Other contributory factors included higher average mortgage payments, increases in the cost of home heating oil, higher postal charges and increases in the cost of tobacco products, off-licence alcoholic drinks and food.
The most notable changes in the year were increases under the headings: miscellaneous goods and services, education, restaurants, hotels and licenced premises and recreation and culture. These were partly offset by a decline in the price of clothing and footwear.
The rate of annual inflation - at 4.8 per cent in April - is continuing to exceed expectations that inflation will settle at 4.5 per cent by year-end.
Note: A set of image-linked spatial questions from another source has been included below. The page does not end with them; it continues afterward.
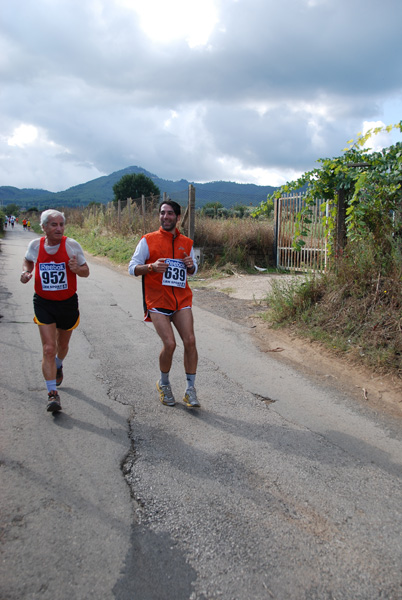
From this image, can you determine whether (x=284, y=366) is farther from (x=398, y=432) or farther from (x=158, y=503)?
(x=158, y=503)

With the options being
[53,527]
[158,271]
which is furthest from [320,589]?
[158,271]

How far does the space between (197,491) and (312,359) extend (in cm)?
340

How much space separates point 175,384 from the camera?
4.87 meters

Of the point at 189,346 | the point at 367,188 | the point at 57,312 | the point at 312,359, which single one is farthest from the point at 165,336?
the point at 367,188

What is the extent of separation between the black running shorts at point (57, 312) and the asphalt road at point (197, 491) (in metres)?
0.73

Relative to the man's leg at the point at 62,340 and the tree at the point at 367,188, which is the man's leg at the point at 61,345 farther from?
the tree at the point at 367,188

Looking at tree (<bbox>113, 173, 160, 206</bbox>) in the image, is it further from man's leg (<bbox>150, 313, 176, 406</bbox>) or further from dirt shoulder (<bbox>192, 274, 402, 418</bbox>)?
man's leg (<bbox>150, 313, 176, 406</bbox>)

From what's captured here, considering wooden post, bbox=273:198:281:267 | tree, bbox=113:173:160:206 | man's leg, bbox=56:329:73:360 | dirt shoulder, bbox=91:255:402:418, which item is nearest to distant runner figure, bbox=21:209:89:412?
man's leg, bbox=56:329:73:360

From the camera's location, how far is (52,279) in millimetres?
4188

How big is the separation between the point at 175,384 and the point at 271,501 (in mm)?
2218

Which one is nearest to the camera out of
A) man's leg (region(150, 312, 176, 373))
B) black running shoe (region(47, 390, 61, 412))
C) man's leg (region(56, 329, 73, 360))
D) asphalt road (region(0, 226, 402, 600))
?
asphalt road (region(0, 226, 402, 600))

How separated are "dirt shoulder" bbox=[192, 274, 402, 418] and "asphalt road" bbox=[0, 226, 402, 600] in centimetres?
29

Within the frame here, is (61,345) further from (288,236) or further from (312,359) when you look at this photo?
(288,236)

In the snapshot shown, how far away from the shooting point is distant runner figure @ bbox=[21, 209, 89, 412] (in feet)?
13.5
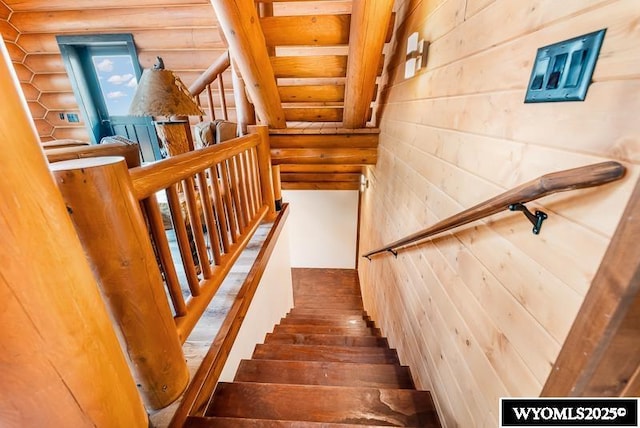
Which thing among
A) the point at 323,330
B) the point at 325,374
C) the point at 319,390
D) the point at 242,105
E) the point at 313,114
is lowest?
the point at 323,330

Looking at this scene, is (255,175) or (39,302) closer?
(39,302)

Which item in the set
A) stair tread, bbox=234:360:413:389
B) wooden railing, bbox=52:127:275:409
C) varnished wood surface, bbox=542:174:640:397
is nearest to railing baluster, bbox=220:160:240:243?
wooden railing, bbox=52:127:275:409

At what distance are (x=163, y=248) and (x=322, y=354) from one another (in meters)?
1.35

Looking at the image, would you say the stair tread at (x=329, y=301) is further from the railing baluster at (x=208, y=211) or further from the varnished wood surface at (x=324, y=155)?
the railing baluster at (x=208, y=211)

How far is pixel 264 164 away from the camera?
2.62 m

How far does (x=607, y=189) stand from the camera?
521 millimetres

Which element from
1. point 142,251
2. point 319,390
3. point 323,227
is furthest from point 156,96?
point 323,227

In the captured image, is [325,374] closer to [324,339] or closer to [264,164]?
[324,339]

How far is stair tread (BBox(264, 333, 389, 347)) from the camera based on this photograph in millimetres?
2256

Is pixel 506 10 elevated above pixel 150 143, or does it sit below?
above

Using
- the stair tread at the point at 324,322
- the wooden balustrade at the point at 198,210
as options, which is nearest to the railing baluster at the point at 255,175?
the wooden balustrade at the point at 198,210

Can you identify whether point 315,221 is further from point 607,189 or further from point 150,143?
point 607,189

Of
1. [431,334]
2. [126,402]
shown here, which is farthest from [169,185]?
[431,334]

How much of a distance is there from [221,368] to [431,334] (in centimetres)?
105
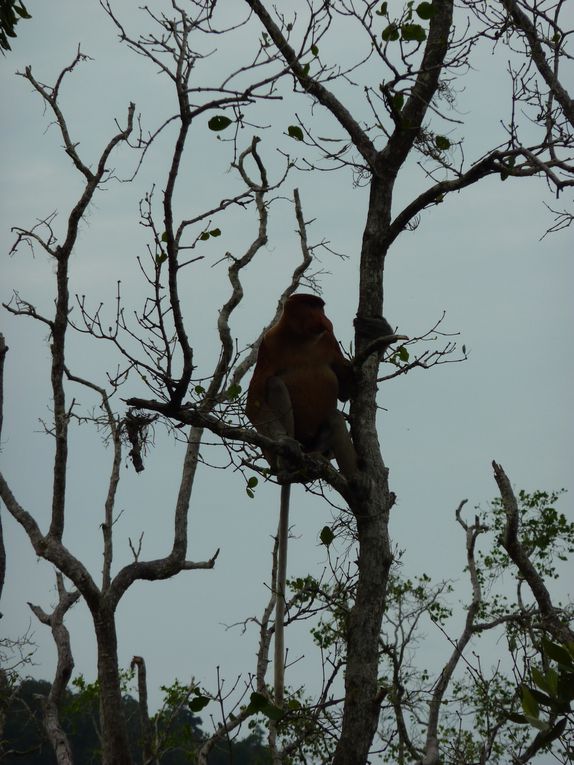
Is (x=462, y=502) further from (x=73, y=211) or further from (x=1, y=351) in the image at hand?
(x=73, y=211)

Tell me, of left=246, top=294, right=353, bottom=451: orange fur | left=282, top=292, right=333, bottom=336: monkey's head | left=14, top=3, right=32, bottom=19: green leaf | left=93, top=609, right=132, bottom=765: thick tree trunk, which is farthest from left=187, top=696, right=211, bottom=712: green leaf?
left=93, top=609, right=132, bottom=765: thick tree trunk

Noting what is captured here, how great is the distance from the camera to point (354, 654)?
3484mm

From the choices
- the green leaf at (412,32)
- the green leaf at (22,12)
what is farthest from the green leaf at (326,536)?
the green leaf at (22,12)

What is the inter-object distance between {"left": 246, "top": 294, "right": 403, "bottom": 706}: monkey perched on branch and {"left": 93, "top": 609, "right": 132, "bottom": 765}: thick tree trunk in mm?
3245

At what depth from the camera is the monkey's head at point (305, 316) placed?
5.02 meters

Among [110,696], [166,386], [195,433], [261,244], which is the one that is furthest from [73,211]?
[166,386]

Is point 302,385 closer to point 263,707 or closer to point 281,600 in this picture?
point 281,600

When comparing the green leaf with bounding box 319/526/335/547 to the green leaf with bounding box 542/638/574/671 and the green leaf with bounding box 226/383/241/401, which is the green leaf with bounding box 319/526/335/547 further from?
the green leaf with bounding box 542/638/574/671

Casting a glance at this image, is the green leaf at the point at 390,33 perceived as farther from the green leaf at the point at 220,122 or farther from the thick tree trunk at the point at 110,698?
the thick tree trunk at the point at 110,698

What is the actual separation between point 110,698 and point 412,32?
5.68m

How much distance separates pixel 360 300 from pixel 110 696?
Answer: 4.74 meters

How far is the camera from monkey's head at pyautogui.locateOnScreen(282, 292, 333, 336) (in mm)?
5020

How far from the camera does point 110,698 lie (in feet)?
24.8

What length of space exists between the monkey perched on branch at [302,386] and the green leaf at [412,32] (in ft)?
5.27
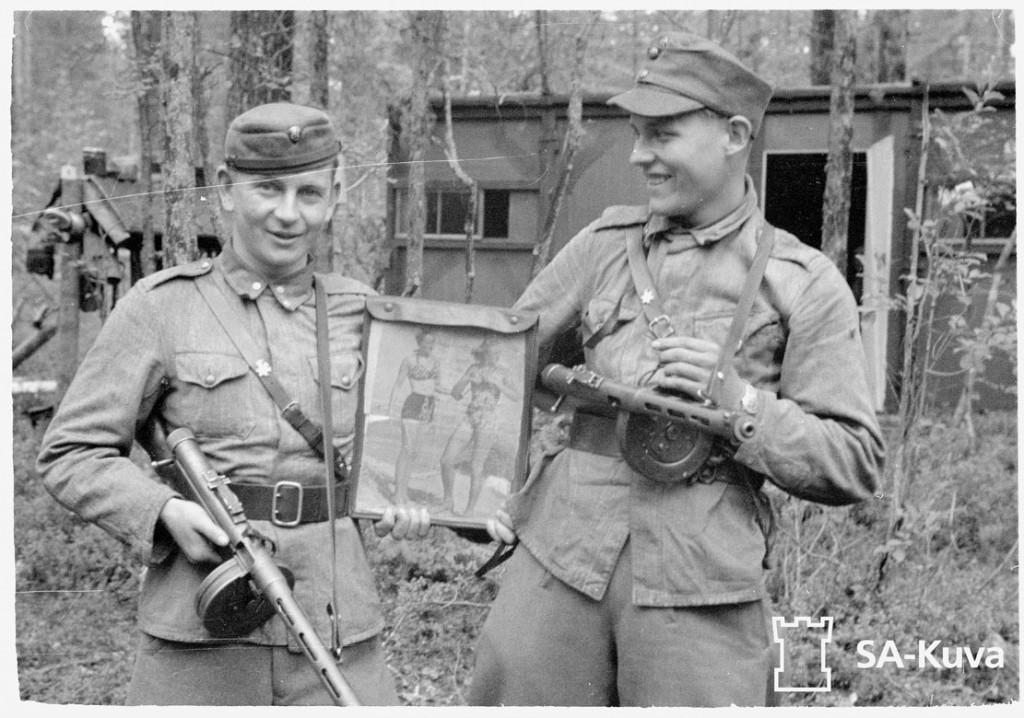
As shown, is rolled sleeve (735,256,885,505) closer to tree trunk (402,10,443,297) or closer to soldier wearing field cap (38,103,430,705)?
soldier wearing field cap (38,103,430,705)

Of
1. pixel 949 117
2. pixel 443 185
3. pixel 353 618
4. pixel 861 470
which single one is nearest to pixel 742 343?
pixel 861 470

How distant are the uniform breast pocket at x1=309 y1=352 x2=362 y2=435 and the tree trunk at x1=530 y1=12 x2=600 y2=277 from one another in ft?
3.60

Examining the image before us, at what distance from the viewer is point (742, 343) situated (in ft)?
9.59

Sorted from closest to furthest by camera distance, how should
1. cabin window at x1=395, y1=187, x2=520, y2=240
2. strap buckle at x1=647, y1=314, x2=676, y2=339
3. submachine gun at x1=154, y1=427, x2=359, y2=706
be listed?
submachine gun at x1=154, y1=427, x2=359, y2=706 < strap buckle at x1=647, y1=314, x2=676, y2=339 < cabin window at x1=395, y1=187, x2=520, y2=240

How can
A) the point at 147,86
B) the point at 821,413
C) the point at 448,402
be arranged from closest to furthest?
1. the point at 821,413
2. the point at 448,402
3. the point at 147,86

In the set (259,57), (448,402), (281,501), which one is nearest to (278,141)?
(448,402)

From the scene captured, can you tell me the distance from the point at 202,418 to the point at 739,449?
1.35 metres

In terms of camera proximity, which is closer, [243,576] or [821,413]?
[243,576]

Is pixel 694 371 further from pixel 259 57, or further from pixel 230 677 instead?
pixel 259 57

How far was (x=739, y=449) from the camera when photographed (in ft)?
9.29

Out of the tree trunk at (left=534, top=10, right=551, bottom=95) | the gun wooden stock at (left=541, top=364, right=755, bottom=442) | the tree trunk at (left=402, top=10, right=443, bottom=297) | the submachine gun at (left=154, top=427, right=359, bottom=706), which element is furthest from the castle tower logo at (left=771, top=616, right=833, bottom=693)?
the tree trunk at (left=534, top=10, right=551, bottom=95)

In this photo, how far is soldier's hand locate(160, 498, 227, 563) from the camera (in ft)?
9.32

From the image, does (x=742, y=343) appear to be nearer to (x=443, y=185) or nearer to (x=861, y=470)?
(x=861, y=470)

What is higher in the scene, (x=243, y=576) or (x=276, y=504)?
(x=276, y=504)
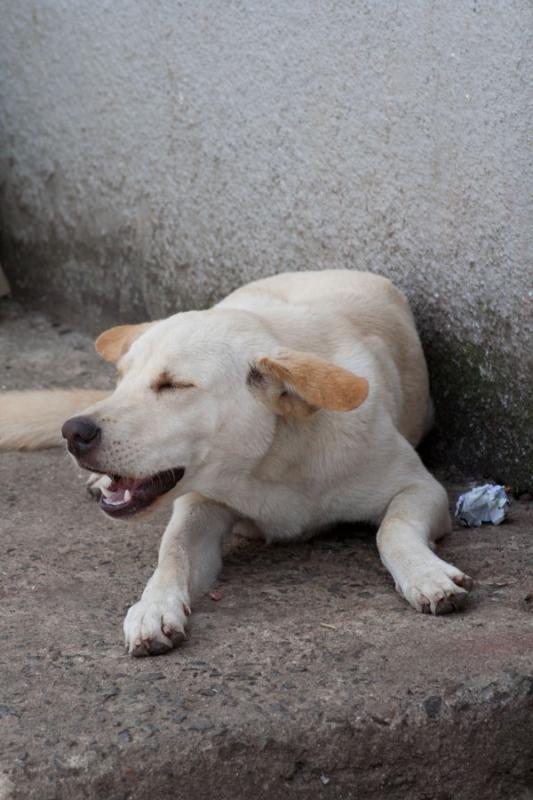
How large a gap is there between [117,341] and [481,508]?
3.83 feet

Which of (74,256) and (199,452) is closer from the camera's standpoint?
(199,452)

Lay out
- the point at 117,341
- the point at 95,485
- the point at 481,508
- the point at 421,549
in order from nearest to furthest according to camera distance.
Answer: the point at 421,549
the point at 117,341
the point at 481,508
the point at 95,485

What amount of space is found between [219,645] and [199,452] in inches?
19.1

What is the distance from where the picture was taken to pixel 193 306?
5113 mm

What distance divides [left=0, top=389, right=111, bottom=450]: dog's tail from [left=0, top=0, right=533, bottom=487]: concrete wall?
89 centimetres

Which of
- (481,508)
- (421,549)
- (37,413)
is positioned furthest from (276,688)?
(37,413)

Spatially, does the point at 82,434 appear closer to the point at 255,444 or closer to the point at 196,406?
the point at 196,406

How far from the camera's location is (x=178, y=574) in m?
3.12

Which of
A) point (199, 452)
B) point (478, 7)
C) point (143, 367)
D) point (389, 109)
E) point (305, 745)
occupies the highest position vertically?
point (478, 7)

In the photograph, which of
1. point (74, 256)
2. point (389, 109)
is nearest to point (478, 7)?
point (389, 109)

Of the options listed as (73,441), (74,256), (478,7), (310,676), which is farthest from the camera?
(74,256)

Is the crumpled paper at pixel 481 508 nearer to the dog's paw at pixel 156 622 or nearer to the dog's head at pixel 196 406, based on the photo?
the dog's head at pixel 196 406

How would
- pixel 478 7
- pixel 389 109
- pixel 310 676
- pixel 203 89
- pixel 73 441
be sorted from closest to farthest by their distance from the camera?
pixel 310 676, pixel 73 441, pixel 478 7, pixel 389 109, pixel 203 89

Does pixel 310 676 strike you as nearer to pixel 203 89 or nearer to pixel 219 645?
pixel 219 645
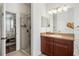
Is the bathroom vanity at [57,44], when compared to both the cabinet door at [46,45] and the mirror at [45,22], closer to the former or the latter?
the cabinet door at [46,45]

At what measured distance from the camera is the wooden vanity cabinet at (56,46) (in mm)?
1700

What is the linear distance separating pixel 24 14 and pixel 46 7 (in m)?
0.39

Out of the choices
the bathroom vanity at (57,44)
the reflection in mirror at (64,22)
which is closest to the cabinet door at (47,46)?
the bathroom vanity at (57,44)

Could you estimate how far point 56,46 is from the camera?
178 centimetres

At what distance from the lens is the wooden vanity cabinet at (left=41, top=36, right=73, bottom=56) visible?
5.58ft

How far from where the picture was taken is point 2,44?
178 cm

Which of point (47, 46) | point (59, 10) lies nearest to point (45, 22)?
point (59, 10)

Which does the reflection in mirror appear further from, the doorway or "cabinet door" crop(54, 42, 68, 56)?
the doorway

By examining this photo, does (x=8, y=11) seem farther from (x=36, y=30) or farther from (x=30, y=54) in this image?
(x=30, y=54)

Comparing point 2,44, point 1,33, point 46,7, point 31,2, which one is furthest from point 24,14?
point 2,44

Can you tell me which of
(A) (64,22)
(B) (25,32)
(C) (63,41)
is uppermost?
(A) (64,22)

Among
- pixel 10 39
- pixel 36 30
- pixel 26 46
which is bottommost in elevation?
pixel 26 46

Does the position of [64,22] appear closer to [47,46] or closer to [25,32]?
[47,46]

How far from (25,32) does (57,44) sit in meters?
0.59
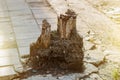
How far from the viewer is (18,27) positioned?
5371mm

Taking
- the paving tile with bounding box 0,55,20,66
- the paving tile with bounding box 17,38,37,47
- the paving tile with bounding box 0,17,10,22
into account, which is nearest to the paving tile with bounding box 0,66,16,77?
the paving tile with bounding box 0,55,20,66

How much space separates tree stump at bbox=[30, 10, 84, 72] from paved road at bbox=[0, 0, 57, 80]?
0.34 m

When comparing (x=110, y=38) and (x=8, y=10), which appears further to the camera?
(x=8, y=10)

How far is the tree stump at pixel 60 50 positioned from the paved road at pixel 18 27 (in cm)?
34

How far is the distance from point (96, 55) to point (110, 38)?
0.91m

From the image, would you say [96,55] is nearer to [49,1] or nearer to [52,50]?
[52,50]

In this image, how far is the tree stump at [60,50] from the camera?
3.71 m

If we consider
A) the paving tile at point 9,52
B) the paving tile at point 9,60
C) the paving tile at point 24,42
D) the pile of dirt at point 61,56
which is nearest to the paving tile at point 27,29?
the paving tile at point 24,42

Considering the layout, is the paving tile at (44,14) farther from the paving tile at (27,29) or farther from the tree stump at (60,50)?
the tree stump at (60,50)

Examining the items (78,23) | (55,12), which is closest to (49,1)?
(55,12)

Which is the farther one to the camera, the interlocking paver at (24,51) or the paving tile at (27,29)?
the paving tile at (27,29)

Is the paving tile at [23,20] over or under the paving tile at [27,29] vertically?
over

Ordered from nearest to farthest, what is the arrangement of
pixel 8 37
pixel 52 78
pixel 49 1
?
pixel 52 78 → pixel 8 37 → pixel 49 1

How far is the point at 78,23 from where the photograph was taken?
569 cm
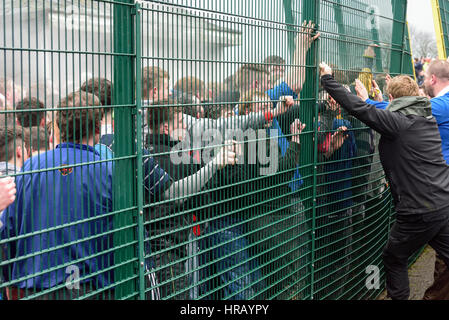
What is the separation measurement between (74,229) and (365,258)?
3.69 meters

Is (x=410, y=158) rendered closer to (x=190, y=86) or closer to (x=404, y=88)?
(x=404, y=88)

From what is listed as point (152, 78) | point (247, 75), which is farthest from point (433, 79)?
point (152, 78)

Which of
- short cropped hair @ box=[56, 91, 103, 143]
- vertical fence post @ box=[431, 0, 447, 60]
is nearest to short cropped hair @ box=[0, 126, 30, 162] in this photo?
short cropped hair @ box=[56, 91, 103, 143]

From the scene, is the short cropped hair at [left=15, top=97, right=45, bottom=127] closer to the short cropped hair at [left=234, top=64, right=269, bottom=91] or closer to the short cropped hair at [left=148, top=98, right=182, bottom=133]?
the short cropped hair at [left=148, top=98, right=182, bottom=133]

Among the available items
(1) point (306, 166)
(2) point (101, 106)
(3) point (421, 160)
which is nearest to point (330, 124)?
(1) point (306, 166)

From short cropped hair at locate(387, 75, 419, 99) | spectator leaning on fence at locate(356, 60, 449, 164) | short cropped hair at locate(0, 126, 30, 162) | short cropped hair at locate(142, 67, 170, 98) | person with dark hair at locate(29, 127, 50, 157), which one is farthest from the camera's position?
spectator leaning on fence at locate(356, 60, 449, 164)

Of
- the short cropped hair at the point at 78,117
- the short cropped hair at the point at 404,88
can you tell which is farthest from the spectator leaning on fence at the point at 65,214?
the short cropped hair at the point at 404,88

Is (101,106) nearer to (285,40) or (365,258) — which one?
(285,40)

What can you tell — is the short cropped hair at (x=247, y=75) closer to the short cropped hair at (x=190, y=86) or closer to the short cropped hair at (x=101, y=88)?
the short cropped hair at (x=190, y=86)

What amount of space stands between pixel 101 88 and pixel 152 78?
0.31 m

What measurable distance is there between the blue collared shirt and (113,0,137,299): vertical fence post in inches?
2.3

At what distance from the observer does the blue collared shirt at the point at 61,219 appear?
241 centimetres

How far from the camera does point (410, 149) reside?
13.8ft

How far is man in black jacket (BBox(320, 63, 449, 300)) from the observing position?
4172 millimetres
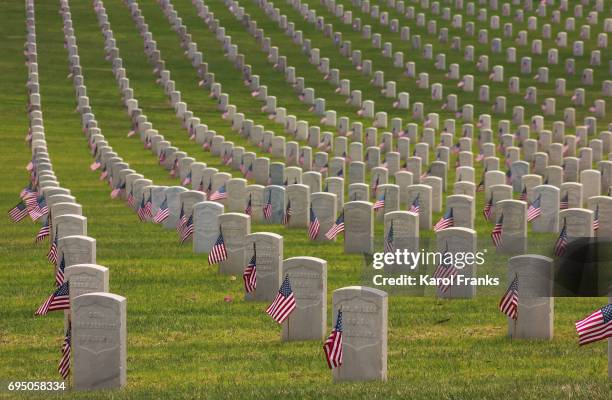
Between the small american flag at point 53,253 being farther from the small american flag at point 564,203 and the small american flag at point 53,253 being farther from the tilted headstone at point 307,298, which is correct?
the small american flag at point 564,203

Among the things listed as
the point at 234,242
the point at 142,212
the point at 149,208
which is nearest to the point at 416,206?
the point at 149,208

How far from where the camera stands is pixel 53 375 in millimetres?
14805

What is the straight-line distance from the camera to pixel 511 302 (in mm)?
16250

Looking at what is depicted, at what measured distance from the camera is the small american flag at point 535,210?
79.9 ft

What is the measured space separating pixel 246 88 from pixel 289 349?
1113 inches

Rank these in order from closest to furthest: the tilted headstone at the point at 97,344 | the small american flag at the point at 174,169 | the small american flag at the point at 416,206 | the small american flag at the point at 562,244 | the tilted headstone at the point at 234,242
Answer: the tilted headstone at the point at 97,344 < the tilted headstone at the point at 234,242 < the small american flag at the point at 562,244 < the small american flag at the point at 416,206 < the small american flag at the point at 174,169

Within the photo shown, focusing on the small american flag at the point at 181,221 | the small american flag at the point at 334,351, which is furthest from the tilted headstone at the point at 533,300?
the small american flag at the point at 181,221

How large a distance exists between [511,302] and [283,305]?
2.30m

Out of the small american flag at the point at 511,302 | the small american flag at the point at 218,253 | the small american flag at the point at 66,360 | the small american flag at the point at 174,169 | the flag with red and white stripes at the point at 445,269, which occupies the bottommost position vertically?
the small american flag at the point at 66,360

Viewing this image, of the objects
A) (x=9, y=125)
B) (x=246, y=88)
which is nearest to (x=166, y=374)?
(x=9, y=125)

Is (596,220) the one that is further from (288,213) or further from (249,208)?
(249,208)

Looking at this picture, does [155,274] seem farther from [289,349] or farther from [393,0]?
[393,0]

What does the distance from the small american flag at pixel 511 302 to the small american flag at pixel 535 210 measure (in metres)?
8.08

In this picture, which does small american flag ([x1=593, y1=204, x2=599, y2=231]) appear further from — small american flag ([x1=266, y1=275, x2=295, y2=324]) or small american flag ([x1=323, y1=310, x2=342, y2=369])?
small american flag ([x1=323, y1=310, x2=342, y2=369])
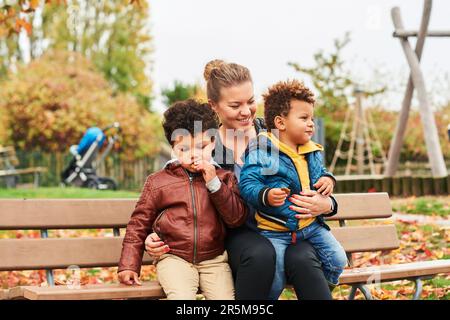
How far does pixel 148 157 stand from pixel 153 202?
1805 centimetres

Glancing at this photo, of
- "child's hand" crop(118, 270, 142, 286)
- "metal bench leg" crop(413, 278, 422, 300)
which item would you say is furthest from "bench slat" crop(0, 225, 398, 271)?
"metal bench leg" crop(413, 278, 422, 300)

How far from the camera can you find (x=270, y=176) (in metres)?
3.20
Inflation rose by 4.7 per cent in February and 4.9 per cent in January.
The Economic and Social Research Institute has warned that inflation now represents the single biggest threat to the Republic's economic prospects.
Commenting on the latest increase, Bloxham Stockbrokers noted that prices were still rising at a much higher rate than was desirable.
"It is hard to see the headline rate falling back below 4 per cent in the near future. Furthermore, as with euro-zone inflation in general, the risks are to the upside going forward," said economist, Mr Alan McQuaid.
The outlook for inflation across Europe has also worsened in recent months with price hikes linked to the euro cash changeover and higher indirect taxes.
The European Central Bank has signalled that it will not tolerate a prolonged deterioration in inflation and could raise interest rates in the short-term. Mr McQuaid warns that this could further exacerbate the problem.
Other economists believe that Irish inflation will moderate throughout the rest of 2002.
"With poor consumer demand forecast, we expect that prices should fall to attract consumers," said Ulster Bank economist, Mr Niall Dunne.